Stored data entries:
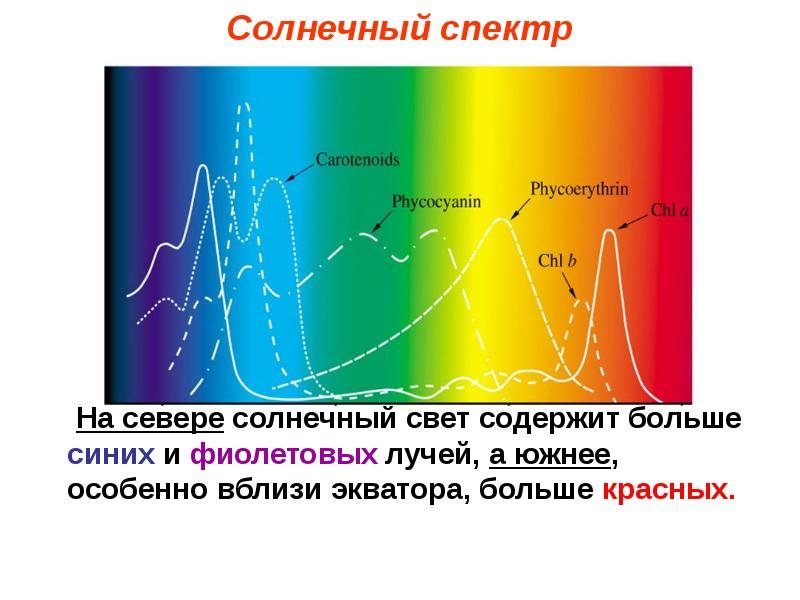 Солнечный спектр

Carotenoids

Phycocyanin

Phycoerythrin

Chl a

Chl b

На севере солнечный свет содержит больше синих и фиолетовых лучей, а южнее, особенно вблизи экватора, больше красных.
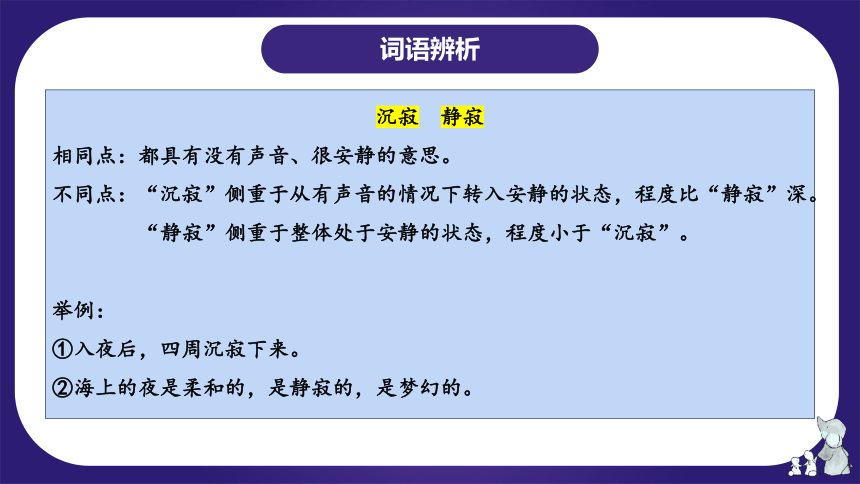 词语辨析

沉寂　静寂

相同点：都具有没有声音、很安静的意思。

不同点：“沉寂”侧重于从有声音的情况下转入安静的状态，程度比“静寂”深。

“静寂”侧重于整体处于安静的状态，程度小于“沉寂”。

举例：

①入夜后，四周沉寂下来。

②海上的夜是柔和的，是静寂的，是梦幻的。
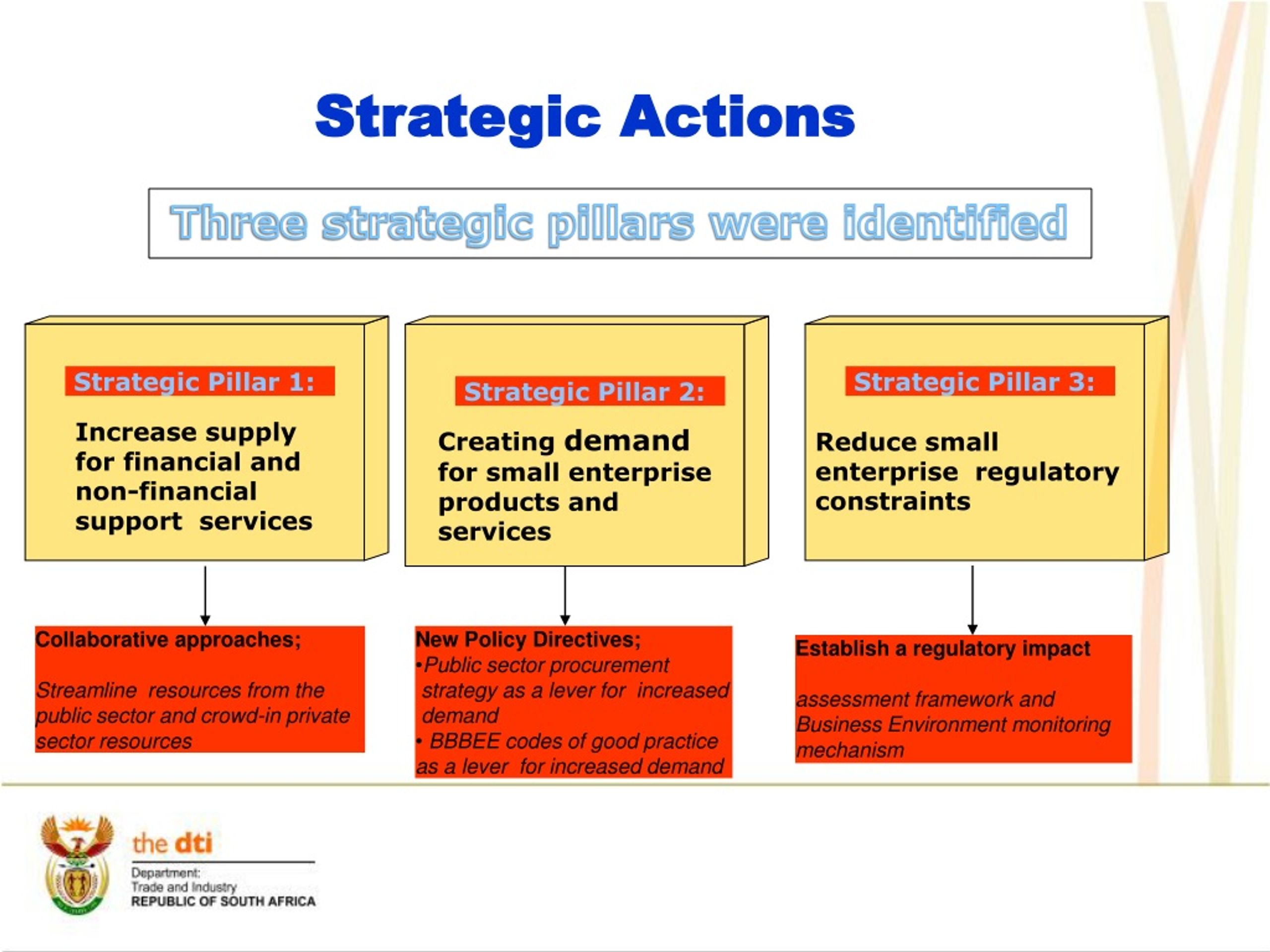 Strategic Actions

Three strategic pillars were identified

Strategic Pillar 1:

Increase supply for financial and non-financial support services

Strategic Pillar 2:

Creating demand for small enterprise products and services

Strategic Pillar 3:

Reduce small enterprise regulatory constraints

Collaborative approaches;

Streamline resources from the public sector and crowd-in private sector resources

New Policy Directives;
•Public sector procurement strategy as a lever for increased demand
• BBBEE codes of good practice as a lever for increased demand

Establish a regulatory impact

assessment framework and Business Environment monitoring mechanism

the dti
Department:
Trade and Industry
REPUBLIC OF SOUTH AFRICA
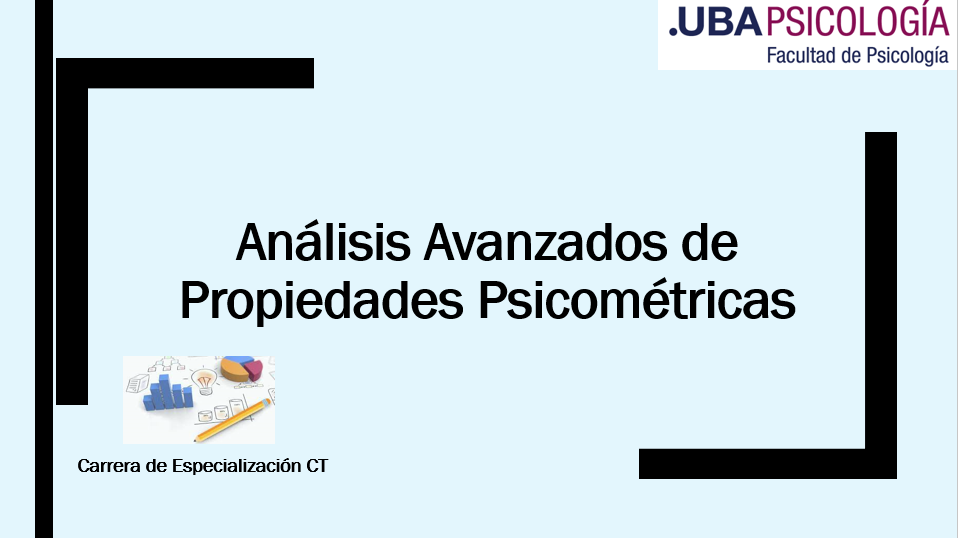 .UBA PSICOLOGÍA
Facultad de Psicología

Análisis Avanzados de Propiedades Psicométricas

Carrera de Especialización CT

--

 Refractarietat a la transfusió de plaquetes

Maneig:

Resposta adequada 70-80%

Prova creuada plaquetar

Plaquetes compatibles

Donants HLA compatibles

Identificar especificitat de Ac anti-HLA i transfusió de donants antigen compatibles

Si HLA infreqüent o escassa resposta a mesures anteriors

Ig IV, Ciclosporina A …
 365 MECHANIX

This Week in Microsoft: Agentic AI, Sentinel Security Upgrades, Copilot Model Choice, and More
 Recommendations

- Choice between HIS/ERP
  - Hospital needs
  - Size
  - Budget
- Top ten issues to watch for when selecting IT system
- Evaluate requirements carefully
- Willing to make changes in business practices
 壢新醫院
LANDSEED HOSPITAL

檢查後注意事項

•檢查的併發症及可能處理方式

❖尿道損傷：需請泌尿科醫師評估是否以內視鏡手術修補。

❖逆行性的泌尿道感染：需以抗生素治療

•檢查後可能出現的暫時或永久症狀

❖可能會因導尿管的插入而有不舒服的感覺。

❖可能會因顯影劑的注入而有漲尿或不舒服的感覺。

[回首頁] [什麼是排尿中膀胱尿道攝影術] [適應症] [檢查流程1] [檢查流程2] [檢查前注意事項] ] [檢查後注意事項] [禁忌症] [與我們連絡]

HOW TO COMPLETE THIS TASK - What you return must be an exact retyping of the lines above starting at the line with "Si HLA infreqüent" and ending at the line with "[回首頁] [什麼是排尿中膀胱尿道攝影術] [適應症]", and nothing besides.

ANSWER AREA -
Si HLA infreqüent o escassa resposta a mesures anteriors

Ig IV, Ciclosporina A …
 365 MECHANIX

This Week in Microsoft: Agentic AI, Sentinel Security Upgrades, Copilot Model Choice, and More
 Recommendations

- Choice between HIS/ERP
  - Hospital needs
  - Size
  - Budget
- Top ten issues to watch for when selecting IT system
- Evaluate requirements carefully
- Willing to make changes in business practices
 壢新醫院
LANDSEED HOSPITAL

檢查後注意事項

•檢查的併發症及可能處理方式

❖尿道損傷：需請泌尿科醫師評估是否以內視鏡手術修補。

❖逆行性的泌尿道感染：需以抗生素治療

•檢查後可能出現的暫時或永久症狀

❖可能會因導尿管的插入而有不舒服的感覺。

❖可能會因顯影劑的注入而有漲尿或不舒服的感覺。

[回首頁] [什麼是排尿中膀胱尿道攝影術] [適應症] [檢查流程1] [檢查流程2] [檢查前注意事項] ] [檢查後注意事項] [禁忌症] [與我們連絡]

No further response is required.